Why Your Ask for Unprotected Casual Sex Is a Huge Red Flag

An open letter to the guy who asked to skip the condom on the first date

Dainis Graveris via Unsplash

— Do I really need to put on a condom? I just got tested a few weeks ago. — Oh, you just got tested, you say? Well then, to hell with it, let’s go at it bareback, you handsome stranger.

Wunh–wunh!

If that was the answer you expected, you were wrong. So wrong!

See, so far I’ve been lucky to steer clear of STIs—and do my very best to keep it that way. Further, I’m not especially keen on having another kid (and if I was, it would certainly not be with you since you strike me as exceptionally irresponsible right off the bat).

While the most common STIs are treatable, dealing with one is still a hassle I’d rather be without. Besides, I can’t overlook that the incurable Hs (Hep A, B, C, Herpes 2, and HIV) are still prevalent enough to be considered legitimate risks.
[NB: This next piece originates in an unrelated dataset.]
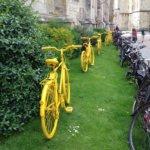 黄色い自転車並べ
Abortions, while thankfully legal and readily available where we live, are another one of those things that, when given the option, I’d rather not have to go through. As much as I’m pro-choice, I recognize the emotional and psychological implications that making this decision would have—no matter how right it may be.

I have enough on my plate as it is! Therefore, while I do occasionally enjoy the casual encounter with a special someone I just met, I always insist on using protection.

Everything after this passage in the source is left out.